* _Your goal_
In the passage on copyright's negative space, which other fields do the authors suggest may follow a dynamic similar to the fashion industry's?

* _Given text_
□ □ □ □ □ □ □

|
Kal Raustiala and Christopher Sprigman do a wonderful job alerting us to a phenomenon they describe as “copyright’s negative space.” Given the continuous clamor for ever-broader intellectual property protection, identification of this space teaches lawmakers an important lesson: intellectual property rights may not always be needed to promote robust levels of innovation. In the appropriate environment, competition can be quite a satisfactory way to spur creativity.
The trick lies in identifying the factors that produce the appropriate environment. As the authors tell it, negative space works for the fashion industry because the goods send status (positional) signals, these signals decay over time (obsolescence), and both the status and the decay are, in a sense, caused by the free-wheeling copying made possible by the absence of intellectual property protection (anchoring). At first blush, these appear to be rather unique conditions, raising the question whether there is less here than meets the eye. The authors suggest several other endeavors where a similar dynamic may hold (cuisine, furniture design, hairstyles, and perfume). But with all due respect to fashionistas, these fields are not of compelling social value.

□ □ □ □ □ □ □

* _Material supplied_
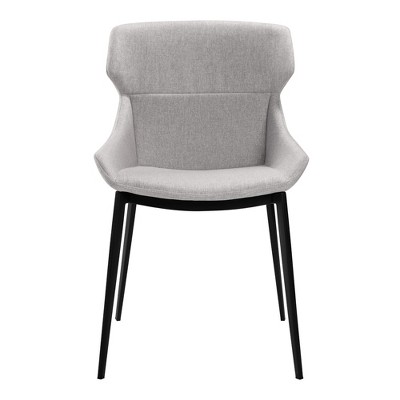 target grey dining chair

□ □ □ □ □ □ □

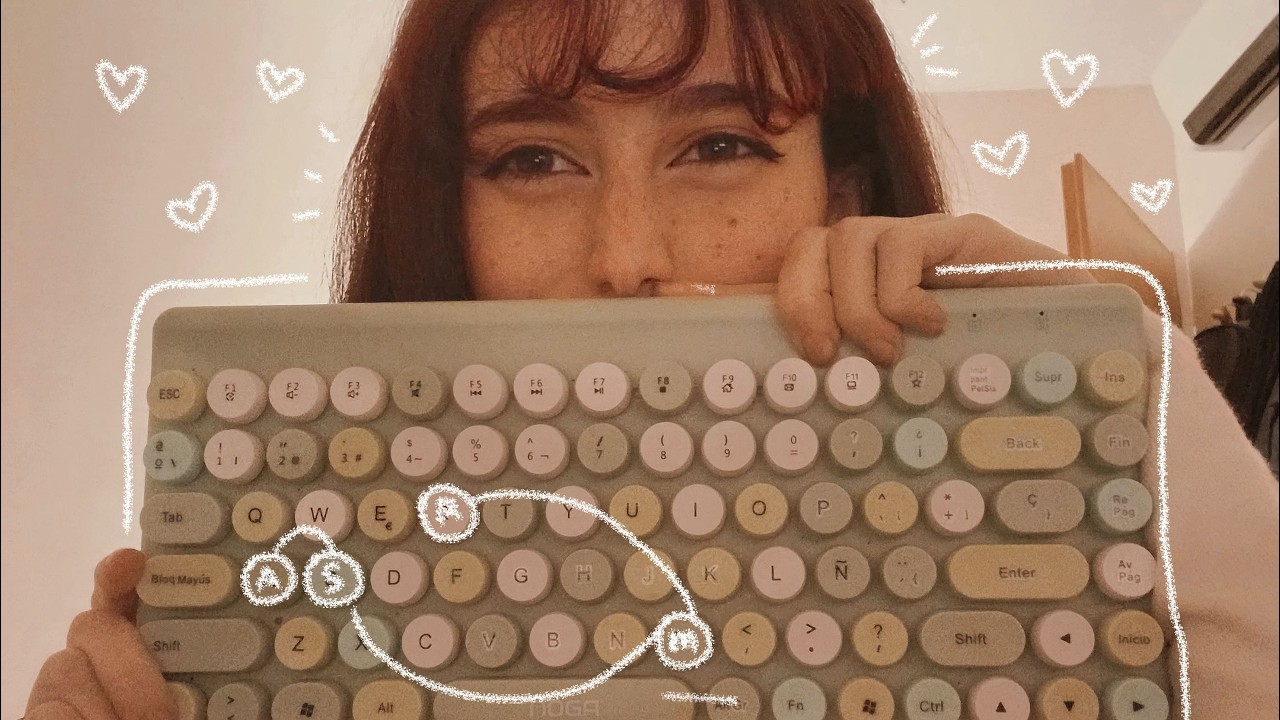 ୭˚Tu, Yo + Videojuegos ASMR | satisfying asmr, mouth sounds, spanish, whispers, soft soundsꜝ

□ □ □ □ □ □ □

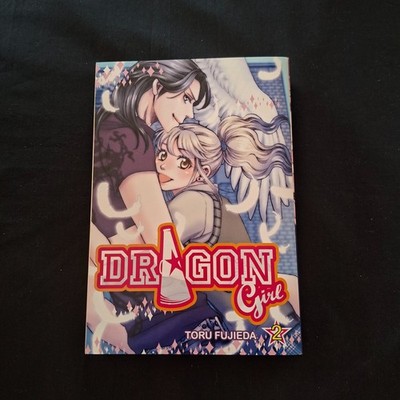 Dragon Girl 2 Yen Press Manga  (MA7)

□ □ □ □ □ □ □

* _Completed exercise_
Cuisine, furniture design, hairstyles, and perfume.